Phenotypically distinct target cells for murine sarcoma virus and murine leukemia virus marrow transformation in vitro.

An in vitro hematopoietic microenvironment was established from explained fragments of bone marrow from adult noninbred NIH Swiss mice with the use of corticosteroid-reconstituted horse serum. Infection with Kirsten murine sarcoma virus (Ki-MuSV) with either a Rauscher murine leukemia virus (R-MuLV) or Balb:virus-1 helper virus coat reduced proliferation of granulocytic and pluripotent hematopoietic stem cells and produced neoplastic transformation of both macrophages and preadipocytes in the adherent cell population within a 4-week period.
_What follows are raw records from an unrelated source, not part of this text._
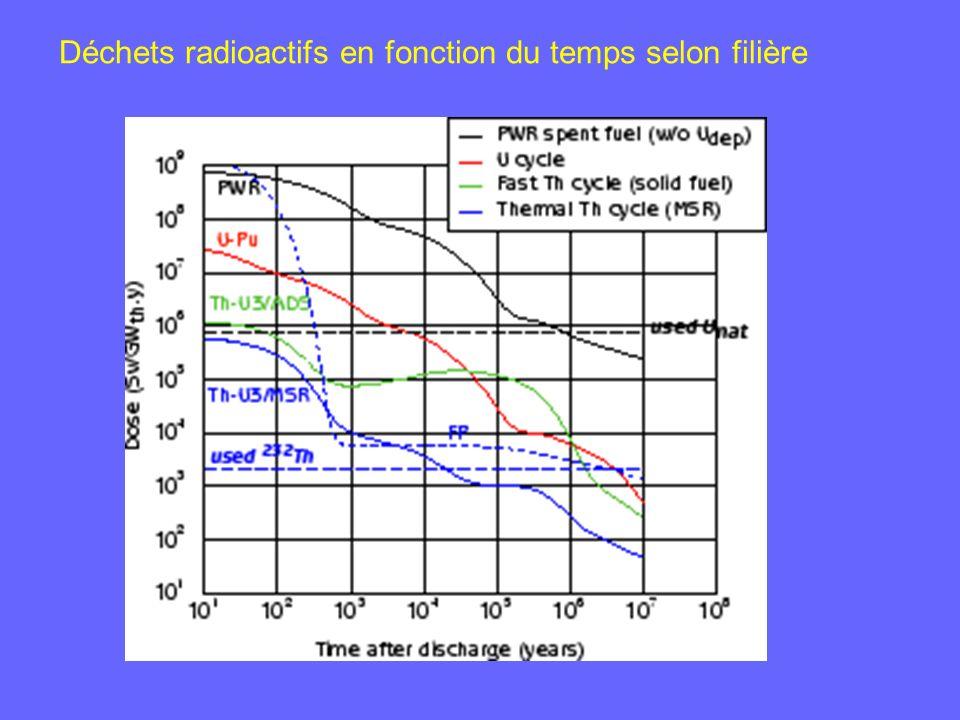 Déchets radioactifs en fonction du temps selon filière
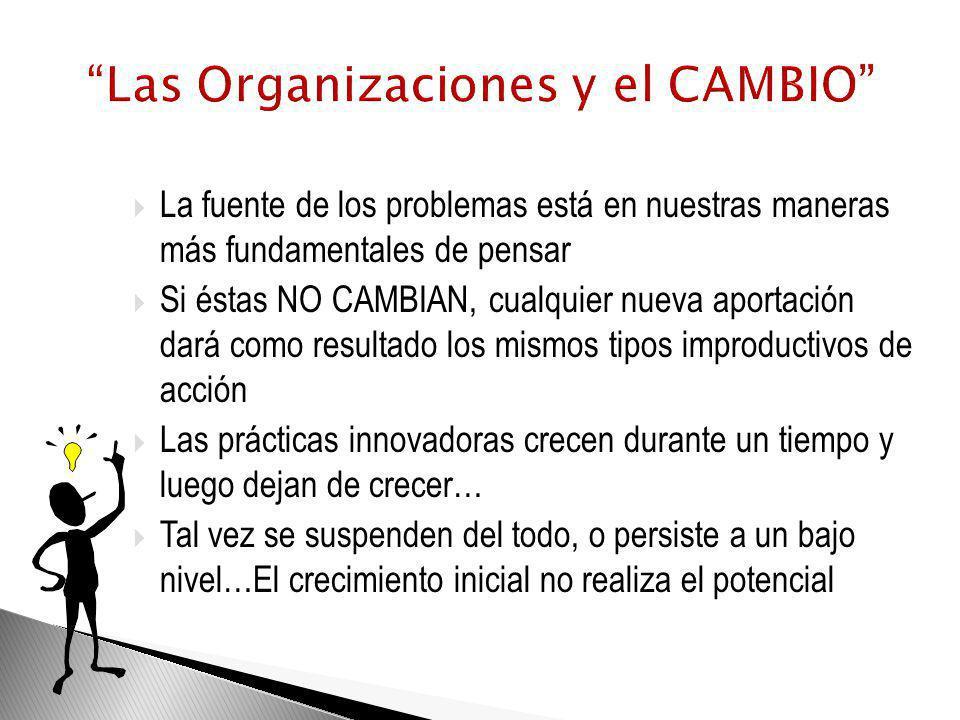 Las Organizaciones y el CAMBIO
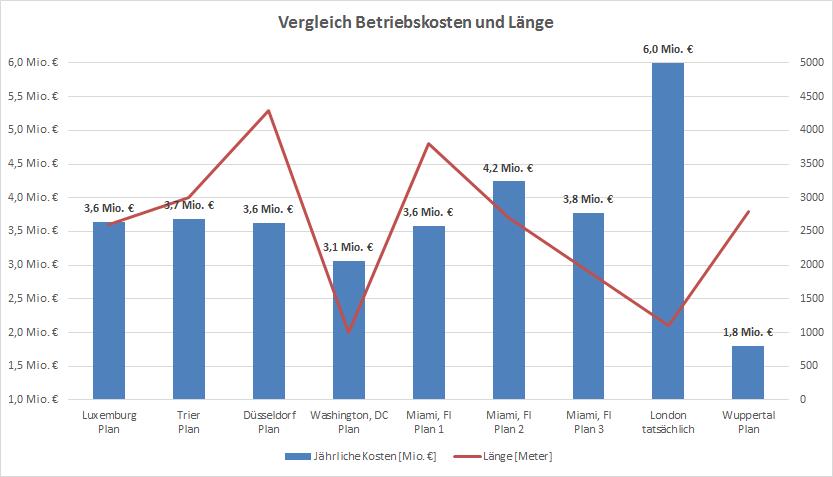 Vergleich von Betriebskosten unterschiedlicher Seilbahnprojekte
Ki-MuSV-transformed, virus-releasing macrophages formed clusters of 4-49 cells in 0.8% methylcellulose-containing medium in the absence of added colony-stimulating factor (CSF), synthesized lysozyme, ASD-chloroacetate substrate-specific esterase-M, and CSF, and produced tumors following inoculation iv into adult NIH Swiss mice or ip into newborn NIH Swiss mice. In cultures infected with helper leukemia viruses R-MuLV or Balb:virus-1, gradual transformation of a distinct cell phenotype was observed over a 9-week period with generation of increasing numbers of atypical myeloblasts and promyelocytes which showed dyssynchronous nuclear-cytoplasmic maturation, basophilic granulation, cytoplasmic vacuolation, and formation of incompletely maturing CSF-dependent granulocyte-macrophage colonies in vitro and small spleen colonies in vivo. These data demonstrated that rapid biologic expression of the murine sarcoma virus genome in specific adherent "stromal" marrow cells prevents detection of a more subtle helper-virus-induced dysmyelopoiesis in a distinct nonadherent cell population.